Mary, Trish and Jean had given up trying to persuade Reggie to give Mum's stuff to charity -they had offered to box everything up and 'get rid of it' -but Reggie went into charity shops herself and imagined herself raking through the second-hand paperbacks and bits of old-lady china and finding one of Mum's skirts or a pair of her shoes. Even worse -a complete stranger pawing Mum's stuff. We go and leave nothing behind, Dr Hunter said but that wasn't true, Mum had left a lot.

Banjo suddenly made an odd grunting noise that Reggie had never heard before. The phone number for the vet, written in black felt tip, was taped to the wall beside the phone. Reggie hoped she wouldn't be the one who would have to call it. She stroked the dog's head absent-mindedly while she finished her toast. She was still ravenous as ifshe'd skipped several meals. It felt like a whole lifetime since she had sat at the dining table with Ms MacDonald, eating her 'speciality' spaghetti. Reggie's stomach did a funny flip at the thought of Ms MacDonald. She was never going to sit at that table again, never eat spaghetti, never eat anything at all. She had had her last supper.

The man live at the scene was still speaking. 'Reports vary as to what actually happened here last night and the police have so far neither confirmed nor denied that at the time of the accident there was a vehicle on the track a few hundred yards from here.' A picture flashed on the screen of a bridge over the railway line. A car had obviously driven off the road and knocked down the wall of the bridge and fallen on to the track below.
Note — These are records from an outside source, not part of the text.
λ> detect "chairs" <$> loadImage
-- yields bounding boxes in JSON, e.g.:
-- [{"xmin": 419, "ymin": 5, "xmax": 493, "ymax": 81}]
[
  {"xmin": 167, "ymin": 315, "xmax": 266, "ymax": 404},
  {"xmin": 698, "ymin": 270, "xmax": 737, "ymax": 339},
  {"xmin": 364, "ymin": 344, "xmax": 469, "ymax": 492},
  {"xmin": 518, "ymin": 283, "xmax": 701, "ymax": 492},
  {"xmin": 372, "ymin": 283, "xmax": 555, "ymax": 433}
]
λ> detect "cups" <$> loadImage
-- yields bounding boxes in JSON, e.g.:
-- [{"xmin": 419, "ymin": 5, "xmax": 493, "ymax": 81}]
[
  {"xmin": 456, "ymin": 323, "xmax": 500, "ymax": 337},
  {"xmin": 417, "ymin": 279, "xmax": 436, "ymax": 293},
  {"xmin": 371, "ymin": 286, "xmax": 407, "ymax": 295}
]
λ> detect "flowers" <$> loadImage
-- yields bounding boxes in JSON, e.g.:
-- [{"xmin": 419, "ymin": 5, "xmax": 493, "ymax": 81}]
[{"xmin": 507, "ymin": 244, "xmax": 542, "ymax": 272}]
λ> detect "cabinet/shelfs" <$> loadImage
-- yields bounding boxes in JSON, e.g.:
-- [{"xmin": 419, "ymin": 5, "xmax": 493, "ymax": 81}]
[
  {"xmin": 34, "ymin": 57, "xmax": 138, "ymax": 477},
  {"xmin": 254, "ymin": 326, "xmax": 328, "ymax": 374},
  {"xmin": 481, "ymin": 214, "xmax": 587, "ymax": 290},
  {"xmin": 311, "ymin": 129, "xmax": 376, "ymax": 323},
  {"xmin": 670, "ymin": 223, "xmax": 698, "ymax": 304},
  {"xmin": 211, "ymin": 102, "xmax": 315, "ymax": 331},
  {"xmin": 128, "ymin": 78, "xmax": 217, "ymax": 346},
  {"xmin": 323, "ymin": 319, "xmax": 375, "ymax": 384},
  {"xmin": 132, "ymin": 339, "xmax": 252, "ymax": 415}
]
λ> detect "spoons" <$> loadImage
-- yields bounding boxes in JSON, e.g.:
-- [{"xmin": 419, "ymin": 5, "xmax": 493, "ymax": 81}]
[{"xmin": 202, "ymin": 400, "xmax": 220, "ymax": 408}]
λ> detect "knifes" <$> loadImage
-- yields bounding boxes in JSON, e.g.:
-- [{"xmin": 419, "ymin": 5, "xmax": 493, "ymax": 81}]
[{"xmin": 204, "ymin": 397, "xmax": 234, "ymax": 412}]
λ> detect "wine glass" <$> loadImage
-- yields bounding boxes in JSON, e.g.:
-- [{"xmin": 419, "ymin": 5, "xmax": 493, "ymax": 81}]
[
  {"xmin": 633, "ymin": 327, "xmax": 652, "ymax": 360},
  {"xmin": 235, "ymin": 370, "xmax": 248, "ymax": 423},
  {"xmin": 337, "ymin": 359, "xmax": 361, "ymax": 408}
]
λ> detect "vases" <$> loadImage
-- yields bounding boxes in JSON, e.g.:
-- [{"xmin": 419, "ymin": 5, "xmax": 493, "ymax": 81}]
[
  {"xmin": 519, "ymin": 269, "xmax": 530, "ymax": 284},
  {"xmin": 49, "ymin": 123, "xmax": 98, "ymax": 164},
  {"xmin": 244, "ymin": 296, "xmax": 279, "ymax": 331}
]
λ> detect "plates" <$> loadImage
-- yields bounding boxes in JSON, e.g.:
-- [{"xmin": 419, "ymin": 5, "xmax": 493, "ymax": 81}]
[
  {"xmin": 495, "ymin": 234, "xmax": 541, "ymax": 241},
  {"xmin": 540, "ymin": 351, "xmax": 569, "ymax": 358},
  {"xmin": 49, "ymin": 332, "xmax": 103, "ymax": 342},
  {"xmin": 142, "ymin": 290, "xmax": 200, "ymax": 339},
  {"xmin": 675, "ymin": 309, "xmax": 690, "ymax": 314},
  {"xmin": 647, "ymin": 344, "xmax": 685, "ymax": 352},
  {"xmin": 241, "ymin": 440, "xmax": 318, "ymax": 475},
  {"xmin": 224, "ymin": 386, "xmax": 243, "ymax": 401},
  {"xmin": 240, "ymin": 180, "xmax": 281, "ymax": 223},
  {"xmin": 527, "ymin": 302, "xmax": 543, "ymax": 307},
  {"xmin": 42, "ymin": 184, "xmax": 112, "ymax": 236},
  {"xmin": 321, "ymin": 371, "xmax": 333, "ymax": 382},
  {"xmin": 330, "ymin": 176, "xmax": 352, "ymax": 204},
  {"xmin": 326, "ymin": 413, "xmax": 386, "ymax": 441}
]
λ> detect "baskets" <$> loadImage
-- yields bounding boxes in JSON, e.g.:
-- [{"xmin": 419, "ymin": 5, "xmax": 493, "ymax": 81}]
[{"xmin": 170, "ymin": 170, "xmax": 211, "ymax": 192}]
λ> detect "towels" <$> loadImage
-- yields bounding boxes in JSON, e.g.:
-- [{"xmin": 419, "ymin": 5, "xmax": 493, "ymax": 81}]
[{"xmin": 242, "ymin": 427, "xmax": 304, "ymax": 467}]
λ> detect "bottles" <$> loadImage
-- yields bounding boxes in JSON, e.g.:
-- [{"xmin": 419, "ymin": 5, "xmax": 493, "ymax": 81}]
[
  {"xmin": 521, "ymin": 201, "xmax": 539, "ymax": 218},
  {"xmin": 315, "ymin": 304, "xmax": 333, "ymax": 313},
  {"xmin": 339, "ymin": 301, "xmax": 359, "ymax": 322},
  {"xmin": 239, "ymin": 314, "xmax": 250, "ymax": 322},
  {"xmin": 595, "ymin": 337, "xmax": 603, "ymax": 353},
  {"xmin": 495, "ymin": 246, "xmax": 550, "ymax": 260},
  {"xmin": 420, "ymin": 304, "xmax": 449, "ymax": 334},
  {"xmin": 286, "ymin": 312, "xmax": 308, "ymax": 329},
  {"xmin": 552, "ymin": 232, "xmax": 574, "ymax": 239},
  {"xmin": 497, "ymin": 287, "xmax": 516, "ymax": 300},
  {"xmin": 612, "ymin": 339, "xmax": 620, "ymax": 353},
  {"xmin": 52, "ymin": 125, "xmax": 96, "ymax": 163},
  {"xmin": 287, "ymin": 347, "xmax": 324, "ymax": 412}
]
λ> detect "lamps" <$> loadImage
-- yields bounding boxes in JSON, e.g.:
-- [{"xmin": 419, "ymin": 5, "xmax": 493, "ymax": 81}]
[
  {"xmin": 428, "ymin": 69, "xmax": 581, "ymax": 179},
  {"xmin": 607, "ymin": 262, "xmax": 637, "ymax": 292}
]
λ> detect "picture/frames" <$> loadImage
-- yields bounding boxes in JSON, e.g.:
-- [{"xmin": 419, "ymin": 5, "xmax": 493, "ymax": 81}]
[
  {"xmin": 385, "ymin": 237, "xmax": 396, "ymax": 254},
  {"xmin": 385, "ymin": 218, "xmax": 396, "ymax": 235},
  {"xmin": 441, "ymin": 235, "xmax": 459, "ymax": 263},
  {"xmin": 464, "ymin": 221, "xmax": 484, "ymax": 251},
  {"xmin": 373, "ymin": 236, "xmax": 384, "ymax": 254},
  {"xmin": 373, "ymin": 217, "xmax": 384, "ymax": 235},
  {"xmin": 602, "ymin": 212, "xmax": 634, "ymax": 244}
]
The reporter didn't add that the vehicle was a blue Citroen Saxo or that it contained Ms MacDonald, very dead at the scene. These facts hadn't been made public yet, only Reggie knew because the police had come to Ms MacDonald's house last night, after Reggie had got back from the train crash, and asked her lots of questions about 'the occupant of the house' -where was she and what time was Reggie expecting her back? There were two uniformed policemen, one florid and middle-aged (,Sergeant Bob Wiseman'), the other Asian, small and handsome and young and apparently nameless.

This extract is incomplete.